Cerra has researched MPD prone restraint and positional asphyxia training for a PCOC hearing originally scheduled for late March. It was postponed until after the Chauvin trial at the instruction of the City Attorney. A new date for the hearing has yet to be announced.
Cerra says positional asphyxia risks have been buried – often limited to a single sentence or paragraph – in MPD training on defensive tactics or the controversial excited delirium syndrome.
“There was no standalone training on positional asphyxiation or prone restraint, or any kind of risks associated with prone restraint,” Cerra said.
That has now changed.
New training ordered
The MPD Medical Services Training Division, which became an official department unit around the time George Floyd was killed, created the new four-minute training video warning about prone restraint last August.
“Positional asphyxia happens when a person can’t get enough air to breathe due to the positioning of his or her body,” the video begins.
In October, officers were told to watch it online.
Then, on November 20th – nearly six months after Floyd’s death – Chief Arradondo ordered the entire police force to undergo additional in-person “Positional Asphyxia Training.”
“This is MANDATORY TRAINING for all Sworn MPD and Park Police Personal,” the internal memo states.
The required two-hour training sessions were scheduled in mid-December and covered MPD Use of Force Policy and Positional Asphyxia.
The new in-person training order was issued less than two weeks after a KARE 11 investigation about prone restraint aired. The investigation revealed startling new statistics about the number of people who died, like George Floyd, after prone restraint.
The joint investigation by KARE 11 and 9News in Denver found that over the past decade more than a hundred people nationwide had died after being held prone by law enforcement.

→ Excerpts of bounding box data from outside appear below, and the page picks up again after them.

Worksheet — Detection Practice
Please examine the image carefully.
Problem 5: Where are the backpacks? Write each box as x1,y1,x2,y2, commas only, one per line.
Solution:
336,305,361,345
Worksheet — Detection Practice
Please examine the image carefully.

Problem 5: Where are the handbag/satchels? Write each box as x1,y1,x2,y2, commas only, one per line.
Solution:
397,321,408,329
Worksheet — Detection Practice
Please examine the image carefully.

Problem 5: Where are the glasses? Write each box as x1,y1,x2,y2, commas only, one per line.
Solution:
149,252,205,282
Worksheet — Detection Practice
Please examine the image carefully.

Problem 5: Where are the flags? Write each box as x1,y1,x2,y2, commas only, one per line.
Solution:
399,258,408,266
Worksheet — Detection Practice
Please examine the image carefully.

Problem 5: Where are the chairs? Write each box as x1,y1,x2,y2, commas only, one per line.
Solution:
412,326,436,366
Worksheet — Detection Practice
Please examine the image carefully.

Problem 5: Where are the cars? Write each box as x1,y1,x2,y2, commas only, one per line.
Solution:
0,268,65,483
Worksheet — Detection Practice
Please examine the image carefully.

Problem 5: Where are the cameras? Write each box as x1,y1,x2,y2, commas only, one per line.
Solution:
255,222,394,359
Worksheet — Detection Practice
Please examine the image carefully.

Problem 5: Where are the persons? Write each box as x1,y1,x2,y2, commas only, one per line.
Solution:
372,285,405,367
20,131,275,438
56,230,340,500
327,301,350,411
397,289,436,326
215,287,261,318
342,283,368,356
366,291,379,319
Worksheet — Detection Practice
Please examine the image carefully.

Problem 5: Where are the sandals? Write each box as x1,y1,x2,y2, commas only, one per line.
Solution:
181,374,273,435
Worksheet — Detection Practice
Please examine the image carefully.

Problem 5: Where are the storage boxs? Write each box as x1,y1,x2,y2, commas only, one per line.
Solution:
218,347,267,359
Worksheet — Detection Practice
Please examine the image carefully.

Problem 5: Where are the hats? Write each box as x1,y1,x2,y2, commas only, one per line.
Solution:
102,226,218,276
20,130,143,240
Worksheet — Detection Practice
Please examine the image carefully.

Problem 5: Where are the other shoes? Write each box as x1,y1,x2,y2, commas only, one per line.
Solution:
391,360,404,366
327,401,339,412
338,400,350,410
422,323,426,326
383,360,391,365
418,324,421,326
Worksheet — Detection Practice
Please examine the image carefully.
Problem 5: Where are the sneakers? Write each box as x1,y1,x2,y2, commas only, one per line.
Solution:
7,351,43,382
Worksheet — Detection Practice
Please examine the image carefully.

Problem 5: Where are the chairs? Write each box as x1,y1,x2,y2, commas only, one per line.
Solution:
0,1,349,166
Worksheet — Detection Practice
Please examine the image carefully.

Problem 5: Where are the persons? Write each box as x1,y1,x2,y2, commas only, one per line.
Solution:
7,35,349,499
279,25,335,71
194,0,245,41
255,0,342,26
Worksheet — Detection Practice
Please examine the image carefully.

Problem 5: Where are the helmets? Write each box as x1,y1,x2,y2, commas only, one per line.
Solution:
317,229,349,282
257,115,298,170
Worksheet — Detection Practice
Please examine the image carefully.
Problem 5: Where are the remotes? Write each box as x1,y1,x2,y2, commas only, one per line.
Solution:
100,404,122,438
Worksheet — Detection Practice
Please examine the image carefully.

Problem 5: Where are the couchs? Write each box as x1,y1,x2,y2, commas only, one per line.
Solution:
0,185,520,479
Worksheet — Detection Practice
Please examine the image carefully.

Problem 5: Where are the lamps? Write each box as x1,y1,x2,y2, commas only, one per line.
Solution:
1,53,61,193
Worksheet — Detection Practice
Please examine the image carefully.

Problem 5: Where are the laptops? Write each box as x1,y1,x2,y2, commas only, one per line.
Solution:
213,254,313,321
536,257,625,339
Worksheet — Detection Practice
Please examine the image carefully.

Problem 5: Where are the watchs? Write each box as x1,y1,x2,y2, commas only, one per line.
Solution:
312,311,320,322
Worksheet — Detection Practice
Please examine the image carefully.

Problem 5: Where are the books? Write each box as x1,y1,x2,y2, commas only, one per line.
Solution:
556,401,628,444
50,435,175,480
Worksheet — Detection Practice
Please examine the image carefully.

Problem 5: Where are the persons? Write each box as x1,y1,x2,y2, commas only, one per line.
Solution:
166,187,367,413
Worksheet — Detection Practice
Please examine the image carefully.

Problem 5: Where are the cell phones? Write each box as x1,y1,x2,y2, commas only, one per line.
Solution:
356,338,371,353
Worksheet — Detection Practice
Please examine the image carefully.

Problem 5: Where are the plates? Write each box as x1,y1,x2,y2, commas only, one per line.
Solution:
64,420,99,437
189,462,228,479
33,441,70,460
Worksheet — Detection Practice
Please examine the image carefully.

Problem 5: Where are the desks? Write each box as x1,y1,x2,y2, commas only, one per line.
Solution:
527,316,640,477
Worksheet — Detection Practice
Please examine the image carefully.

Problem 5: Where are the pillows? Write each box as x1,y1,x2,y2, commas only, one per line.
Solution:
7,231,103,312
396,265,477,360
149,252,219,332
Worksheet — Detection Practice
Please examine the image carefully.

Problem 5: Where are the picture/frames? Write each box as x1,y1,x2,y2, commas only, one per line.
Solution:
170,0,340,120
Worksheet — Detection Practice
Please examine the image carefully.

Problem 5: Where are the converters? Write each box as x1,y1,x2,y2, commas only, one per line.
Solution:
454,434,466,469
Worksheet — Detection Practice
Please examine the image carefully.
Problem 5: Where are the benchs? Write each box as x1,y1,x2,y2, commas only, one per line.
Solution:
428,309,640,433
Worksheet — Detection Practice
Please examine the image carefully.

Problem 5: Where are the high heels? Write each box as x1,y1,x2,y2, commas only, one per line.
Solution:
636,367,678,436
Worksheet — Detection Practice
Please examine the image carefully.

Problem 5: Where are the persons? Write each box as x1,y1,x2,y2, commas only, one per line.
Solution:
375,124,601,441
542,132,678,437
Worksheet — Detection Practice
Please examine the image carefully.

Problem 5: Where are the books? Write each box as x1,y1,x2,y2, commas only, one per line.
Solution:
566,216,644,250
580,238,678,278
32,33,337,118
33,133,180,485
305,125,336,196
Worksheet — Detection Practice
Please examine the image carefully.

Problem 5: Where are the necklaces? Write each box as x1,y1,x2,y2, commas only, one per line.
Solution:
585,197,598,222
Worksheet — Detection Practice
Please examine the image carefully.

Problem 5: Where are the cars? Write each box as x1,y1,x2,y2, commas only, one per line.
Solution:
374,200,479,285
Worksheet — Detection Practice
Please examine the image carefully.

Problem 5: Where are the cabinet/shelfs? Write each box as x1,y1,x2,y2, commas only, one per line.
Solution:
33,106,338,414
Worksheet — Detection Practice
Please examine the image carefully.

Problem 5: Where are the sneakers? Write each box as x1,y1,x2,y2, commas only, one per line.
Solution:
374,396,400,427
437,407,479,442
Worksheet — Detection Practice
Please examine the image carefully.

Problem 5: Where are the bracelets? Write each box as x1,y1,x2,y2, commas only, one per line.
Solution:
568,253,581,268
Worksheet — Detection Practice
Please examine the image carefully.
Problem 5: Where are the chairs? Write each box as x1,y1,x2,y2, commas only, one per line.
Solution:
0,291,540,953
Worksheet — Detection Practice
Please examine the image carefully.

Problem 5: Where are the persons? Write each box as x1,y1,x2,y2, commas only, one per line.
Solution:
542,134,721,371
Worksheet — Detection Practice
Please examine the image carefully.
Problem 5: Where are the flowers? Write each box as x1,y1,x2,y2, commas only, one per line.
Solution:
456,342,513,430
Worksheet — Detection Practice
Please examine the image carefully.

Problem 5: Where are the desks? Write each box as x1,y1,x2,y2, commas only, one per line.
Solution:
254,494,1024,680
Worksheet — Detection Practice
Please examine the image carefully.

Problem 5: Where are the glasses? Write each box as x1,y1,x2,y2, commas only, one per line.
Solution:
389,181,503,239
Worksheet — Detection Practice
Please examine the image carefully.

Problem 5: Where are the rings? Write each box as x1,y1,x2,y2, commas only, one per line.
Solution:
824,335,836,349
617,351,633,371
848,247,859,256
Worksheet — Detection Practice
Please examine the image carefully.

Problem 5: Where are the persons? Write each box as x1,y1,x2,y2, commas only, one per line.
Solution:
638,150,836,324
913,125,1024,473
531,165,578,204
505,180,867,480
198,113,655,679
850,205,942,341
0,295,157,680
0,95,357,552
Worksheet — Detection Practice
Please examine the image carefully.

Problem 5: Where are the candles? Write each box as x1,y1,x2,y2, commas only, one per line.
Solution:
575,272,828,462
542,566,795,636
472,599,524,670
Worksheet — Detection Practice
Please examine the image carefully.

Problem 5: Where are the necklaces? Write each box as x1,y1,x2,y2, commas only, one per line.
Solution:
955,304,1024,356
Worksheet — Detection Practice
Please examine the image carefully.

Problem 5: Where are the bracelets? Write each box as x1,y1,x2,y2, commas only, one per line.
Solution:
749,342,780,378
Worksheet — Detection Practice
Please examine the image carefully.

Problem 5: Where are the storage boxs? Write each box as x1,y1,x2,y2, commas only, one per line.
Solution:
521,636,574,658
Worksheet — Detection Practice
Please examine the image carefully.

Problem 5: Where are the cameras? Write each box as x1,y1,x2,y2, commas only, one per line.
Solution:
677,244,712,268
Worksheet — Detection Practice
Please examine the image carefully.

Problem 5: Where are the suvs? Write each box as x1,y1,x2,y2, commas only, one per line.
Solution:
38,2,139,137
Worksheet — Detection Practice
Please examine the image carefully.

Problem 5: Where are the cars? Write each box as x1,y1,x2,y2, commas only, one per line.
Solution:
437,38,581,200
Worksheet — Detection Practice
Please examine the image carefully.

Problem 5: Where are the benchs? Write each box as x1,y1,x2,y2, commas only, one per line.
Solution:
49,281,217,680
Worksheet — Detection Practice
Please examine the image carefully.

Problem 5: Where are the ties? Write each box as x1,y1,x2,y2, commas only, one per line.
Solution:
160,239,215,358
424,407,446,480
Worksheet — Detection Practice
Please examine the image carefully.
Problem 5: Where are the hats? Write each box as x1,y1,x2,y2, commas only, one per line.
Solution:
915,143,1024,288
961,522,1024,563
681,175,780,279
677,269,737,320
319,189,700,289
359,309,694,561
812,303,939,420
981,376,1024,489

“I think the news coverage about the dangers of positional asphyxiation and prone restraint were absolutely essential to changing the MPD practice and training around prone restraint,” Commissioner Cerra told KARE 11.
Deaths still happening
Although Minneapolis has increased its training, prone restraint deaths continue to happen across the country.
On April 19th, just one day before Derek Chauvin was convicted of murdering George Floyd, police officers in the Northern California city of Alameda pinned a man face down on the ground for more than five minutes in an arrest that ended with his death.
The video from two officers' body cameras, released by the city, showed officers talking to Mario Gonzalez, 26, in a park after receiving 911 calls that he appeared to be disoriented or drunk. Gonzalez seems dazed and struggled to answer questions.
When Gonzalez would not produce identification, the officers attempted to force his hands behind his back to handcuff him. He resisted and was taken to the ground.
One officer put an elbow on his neck and a knee on his shoulder.
"He's lifting my whole-body weight up," an officer says at one point.
Gonzalez's protests seem to weaken and after about five minutes, he appears to lose consciousness.
Shortly before he stops breathing, one officer asked the other: "Think we can roll him on his side?" but the other responds, "I don't want to lose what I got, man."
In another death during prone restraint, Eric Parsa, a severely autistic teenager in Louisiana, was – like George Floyd – handcuffed with officers on top of him for more than nine minutes.